## Excerpt provided
•••••

# Just registered



## Mr. H.

Hi- I'm here because of a recommendation made on another forum to which I belong. 
It'll take me a while to look around, see what's what and who's who. 

In the meantime, just saying "hi".


----------



## RodISHI

Hi


----------



## JBeukema

As we all know, misters A through G were all complete failures...​


----------



## JenT

Do I know you?


----------



## Mr. H.

JBeukema said:


> As we all know, misters A through G were all complete failures...​


I'll try not to let you down. 



JenT said:


> Do I know you?



I wish.


----------



## Oddball

When Mr. M shows up, wake me.


----------



## Amanda




----------



## Article 15

Dude said:


> When Mr. M shows up, wake me.



I haven't talked to that olive head in forever!


----------



## JBeukema

Dude said:


> When Mr. M shows up, wake me.


Let me know when Dr. Z gets here with me new car...


----------



## xsited1

Mr. H. said:


> Hi- I'm here because of a recommendation made on another forum to which I belong.
> It'll take me a while to look around, see what's what and who's who.
> 
> In the meantime, just saying "hi".



Welcome Mr. H.  You may call me Agent P.


----------



## JenT

Mr. H. said:


> JBeukema said:
> 
> 
> 
> As we all know, misters A through G were all complete failures...​
> 
> 
> 
> I'll try not to let you down.
> 
> 
> 
> JenT said:
> 
> 
> 
> Do I know you?
> 
> Click to expand...
> 
> 
> I wish.
Click to expand...


uh oh...


----------



## DiveCon

Welcome H


----------



## DiveCon

Article 15 said:


> Dude said:
> 
> 
> 
> When Mr. M shows up, wake me.
> 
> 
> 
> 
> I haven't talked to that olive head in forever!
Click to expand...

when you do, tell him to come on over


----------



## Mr. H.

JenT said:


> uh oh...



Oops! That was meant to be a smiling devil LOL. Nah I'm harmless.


----------



## JenT

Mr. H. said:


> JenT said:
> 
> 
> 
> uh oh...
> 
> 
> 
> 
> Oops! That was meant to be a smiling devil LOL. Nah I'm harmless.
Click to expand...




then


----------



## Mr.Fitnah

Pretty much only mods left over there?
Welcome Sean.[/joke]


----------



## PixieStix

Mr.Fitnah said:


> Pretty much only mods left over there?

•••••

Check each statement against the thread and answer yes or no, quoting the words from the thread that decide it. 1. Mr. H. came to the forum because of a recommendation made on another forum. 2. xsited1 tells Mr. H. he may call him Agent M. 3. Mr. H. describes himself as harmless.

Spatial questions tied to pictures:
•••••

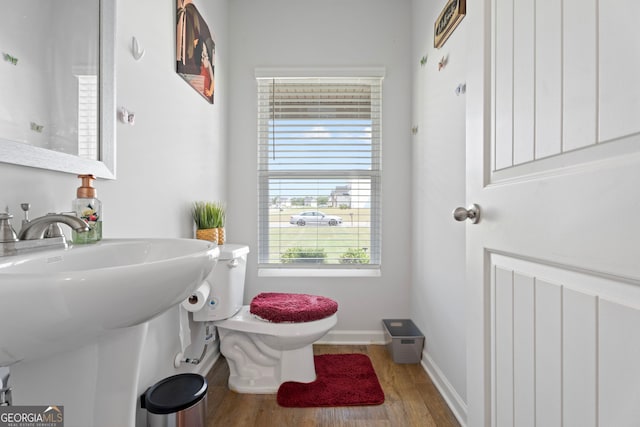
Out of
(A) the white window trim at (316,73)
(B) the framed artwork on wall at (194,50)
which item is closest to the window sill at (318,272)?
(A) the white window trim at (316,73)

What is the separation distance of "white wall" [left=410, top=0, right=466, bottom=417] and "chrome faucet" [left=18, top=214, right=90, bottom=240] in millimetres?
1402

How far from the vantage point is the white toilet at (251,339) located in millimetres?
1539

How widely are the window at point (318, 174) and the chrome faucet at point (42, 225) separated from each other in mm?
1548

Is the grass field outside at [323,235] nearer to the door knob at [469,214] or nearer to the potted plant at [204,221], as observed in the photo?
the potted plant at [204,221]

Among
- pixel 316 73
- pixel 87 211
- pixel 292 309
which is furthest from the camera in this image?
pixel 316 73

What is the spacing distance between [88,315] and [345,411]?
1.38 meters

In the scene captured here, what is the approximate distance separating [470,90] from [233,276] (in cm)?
135

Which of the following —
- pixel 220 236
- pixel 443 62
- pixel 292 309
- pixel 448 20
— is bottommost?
pixel 292 309

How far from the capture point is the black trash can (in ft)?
3.48

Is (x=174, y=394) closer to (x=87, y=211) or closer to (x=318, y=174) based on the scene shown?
(x=87, y=211)

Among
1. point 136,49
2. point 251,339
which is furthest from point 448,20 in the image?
point 251,339

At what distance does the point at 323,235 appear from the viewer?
2252 mm

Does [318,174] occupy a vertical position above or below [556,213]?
above

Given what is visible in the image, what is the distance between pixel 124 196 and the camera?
1.07 metres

•••••

## Right answer
1. Yes: "I'm here because of a recommendation made on another forum to which I belong."
2. No: "You may call me Agent P."
3. Yes: "Nah I'm harmless."